With stops at the Canadian-built base at Goose Bay in Labrador, Bluie West One in Southern Greenland, and Reykjavík or Keflavik in Iceland, the aircraft could fly from the new Presque Isle Army Airfield in northern Maine to Prestwick Airport in Scotland with no leg of the journey longer than 1370 km. Other important bases in Greenland were Bluie West Eight near the present-day town of Kangerlussuaq, and Bluie East One on the almost-uninhabited east coast.

Bad weather is frequent in Southern Greenland, and Narsarsuaq is virtually surrounded by high mountains, making the approach to the steel-mat runway exceedingly difficult. The usual approach was a low-level flight up a fjord. Because the runway slopes up west to east, landings were (and still are predominantly) made to the east, with take-offs to the west, regardless of the wind direction.

BW-1's importance declined post World War II, but the U.S. Air Force maintained it as Narsarsuaq Air Base during the early Cold War years, when it served as a refuelling station for jet fighters and for helicopters crossing the North Atlantic. The runway by this time had been paved with concrete. Jets require a longer take-off run than do propeller-driven aircraft, and the air base used a small tugboat to move icebergs out of the way of planes taking off over the basin west of the runway. There is a detailed account of a visit to BW-1 in the early days of World War II by Ernest K. Gann, in the book Fate Is the Hunter.
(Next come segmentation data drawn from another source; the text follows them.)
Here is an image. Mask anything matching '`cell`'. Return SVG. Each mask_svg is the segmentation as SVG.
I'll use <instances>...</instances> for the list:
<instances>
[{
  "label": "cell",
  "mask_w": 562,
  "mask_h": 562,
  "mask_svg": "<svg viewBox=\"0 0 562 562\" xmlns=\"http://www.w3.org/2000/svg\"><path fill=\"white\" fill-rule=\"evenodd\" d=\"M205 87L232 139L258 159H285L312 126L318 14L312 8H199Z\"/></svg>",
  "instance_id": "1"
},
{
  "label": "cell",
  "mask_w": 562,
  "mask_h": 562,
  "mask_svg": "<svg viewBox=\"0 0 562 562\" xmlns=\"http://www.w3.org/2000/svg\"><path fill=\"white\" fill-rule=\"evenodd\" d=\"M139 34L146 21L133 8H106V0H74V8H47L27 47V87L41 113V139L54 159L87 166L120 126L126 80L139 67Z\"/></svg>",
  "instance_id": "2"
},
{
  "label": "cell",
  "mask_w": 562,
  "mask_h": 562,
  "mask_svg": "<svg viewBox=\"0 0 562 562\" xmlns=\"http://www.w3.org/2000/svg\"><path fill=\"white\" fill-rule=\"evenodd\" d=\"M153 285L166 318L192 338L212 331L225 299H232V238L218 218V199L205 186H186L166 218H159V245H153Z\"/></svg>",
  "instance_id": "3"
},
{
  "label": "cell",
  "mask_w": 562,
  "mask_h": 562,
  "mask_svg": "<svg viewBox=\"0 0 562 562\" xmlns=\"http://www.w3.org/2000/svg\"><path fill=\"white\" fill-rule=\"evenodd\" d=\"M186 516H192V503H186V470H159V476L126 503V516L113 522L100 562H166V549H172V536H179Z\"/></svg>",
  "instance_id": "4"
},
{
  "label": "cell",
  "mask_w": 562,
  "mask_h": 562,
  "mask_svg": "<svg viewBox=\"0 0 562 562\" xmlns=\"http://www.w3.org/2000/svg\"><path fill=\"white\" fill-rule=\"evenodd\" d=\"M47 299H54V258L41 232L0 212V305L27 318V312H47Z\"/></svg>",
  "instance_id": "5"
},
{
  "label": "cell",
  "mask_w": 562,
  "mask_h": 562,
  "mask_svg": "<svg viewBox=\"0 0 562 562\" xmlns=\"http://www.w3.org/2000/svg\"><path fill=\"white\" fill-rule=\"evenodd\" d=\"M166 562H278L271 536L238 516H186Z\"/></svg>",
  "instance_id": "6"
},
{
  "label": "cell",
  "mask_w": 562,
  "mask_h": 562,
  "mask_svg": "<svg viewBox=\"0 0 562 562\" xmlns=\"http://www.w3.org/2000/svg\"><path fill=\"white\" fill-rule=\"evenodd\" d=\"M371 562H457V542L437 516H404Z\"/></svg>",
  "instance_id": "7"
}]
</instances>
The advent of aerial refueling, and the opening of the larger Thule Air Base in northern Greenland, made the base redundant, and it was turned over to the Danish government of Greenland in 1958. It is currently known as Narsarsuaq Airport and served by regular flights from Reykjavík, Iceland, during the summer season, as well as by commuter aircraft from Kangerlussuaq and other Greenlandic airfields. There is no control tower, and ceiling is required, on all approach procedures.